== TEXT BLOCK ==
Monsoon special: chasing the rains in remote India

Abandon your city and its overwhelmed sewers this season. Go where you'll fall in love with the monsoon again. Brunch got a panel of four travel bloggers and photographers to show you the way.

brunch Updated: Jul 13, 2014 17:02 IST
Atisha Jain
Atisha Jain
Hindustan Times

In some countries, rain makes people depressed. But the monsoon in India is a harbinger of hope, balm to the sun-baked land, and a reason to smile for millions of people whose lives hinge on the rain gods. And, of course, the monsoon has played muse to some of the country's finest poets, apart from being the perfect time to conceive babies. (Well, what else can you do, really, when you are stuck indoors because the sky has turned into a waterfall?).

In other words, the monsoon is all about hopes fulfilled and romance. But let's face it. As many of us know, there is nothing romantic about rain in most Indian cities. Every year, the monsoon is a story of blocked sewers, flooded roads and insane traffic jams.

So what is the best way to bring a bit of that romance back into your life? We suggest that you take off to a monsoon destination. No, not to the much-vaunted powder beaches of Goa and the celebrated backwaters of Kerala, which will be filled with tourists. We take you, instead to other places in this gorgeous, amazing country, not so well known, that will make you fall in love with the romance of the rain all over again; places tucked away in the remote corners of the country.

We got a panel of four travel bloggers and photographers to show you the way. Get drenched in the showers of wanderlust, what are you waiting for?

Mawsynram, Meghalaya
This is officially the wettest place on Earth. Explore caves and beautiful waterfalls around the town. The winding roads nestled in lush greenery provide glimpses of Bangladesh from time to time.

== EXERCISE INPUT ==
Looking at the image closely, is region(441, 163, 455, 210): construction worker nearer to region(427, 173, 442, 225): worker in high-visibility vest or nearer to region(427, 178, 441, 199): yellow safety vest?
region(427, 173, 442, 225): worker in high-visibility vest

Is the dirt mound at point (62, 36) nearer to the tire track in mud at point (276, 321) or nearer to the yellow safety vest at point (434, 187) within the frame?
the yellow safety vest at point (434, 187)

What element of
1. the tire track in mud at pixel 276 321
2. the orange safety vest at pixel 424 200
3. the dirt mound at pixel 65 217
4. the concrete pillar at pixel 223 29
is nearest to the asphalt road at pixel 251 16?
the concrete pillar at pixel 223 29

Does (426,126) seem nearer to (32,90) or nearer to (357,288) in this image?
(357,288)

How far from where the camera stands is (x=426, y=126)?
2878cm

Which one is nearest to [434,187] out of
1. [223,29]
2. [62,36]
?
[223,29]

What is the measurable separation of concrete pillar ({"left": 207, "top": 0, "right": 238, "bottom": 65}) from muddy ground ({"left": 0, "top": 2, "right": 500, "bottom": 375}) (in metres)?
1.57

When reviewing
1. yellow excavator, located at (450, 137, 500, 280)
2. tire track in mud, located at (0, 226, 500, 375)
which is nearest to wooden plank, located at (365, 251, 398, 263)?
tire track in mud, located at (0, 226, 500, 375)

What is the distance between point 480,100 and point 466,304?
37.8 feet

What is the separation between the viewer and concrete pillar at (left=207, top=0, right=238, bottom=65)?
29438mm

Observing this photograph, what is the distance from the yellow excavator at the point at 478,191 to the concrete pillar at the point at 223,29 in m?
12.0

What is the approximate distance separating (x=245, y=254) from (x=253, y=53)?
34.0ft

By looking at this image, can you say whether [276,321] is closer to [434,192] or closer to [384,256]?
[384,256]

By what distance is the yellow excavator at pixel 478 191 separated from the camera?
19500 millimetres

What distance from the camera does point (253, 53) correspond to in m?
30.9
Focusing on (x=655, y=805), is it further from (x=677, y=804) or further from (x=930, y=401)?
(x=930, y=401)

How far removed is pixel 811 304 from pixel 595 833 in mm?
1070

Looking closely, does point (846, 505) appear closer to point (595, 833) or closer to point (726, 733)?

== TO-DO LIST ==
[A] According to the monsoon travel article, which place is officially the wettest on Earth?
[B] Write out the rows as a numbered list, from the line with "What distance from" up to and including the last line of the rows, skipping blank lines.

== EXPECTED RESULTS ==
[A] Mawsynram, Meghalaya

[B]
1. What distance from the camera does point (253, 53) correspond to in m?
2. 30.9
3. Focusing on (x=655, y=805), is it further from (x=677, y=804) or further from (x=930, y=401)?
4. (x=930, y=401)
5. How far removed is pixel 811 304 from pixel 595 833 in mm?
6. 1070
7. Looking closely, does point (846, 505) appear closer to point (595, 833) or closer to point (726, 733)?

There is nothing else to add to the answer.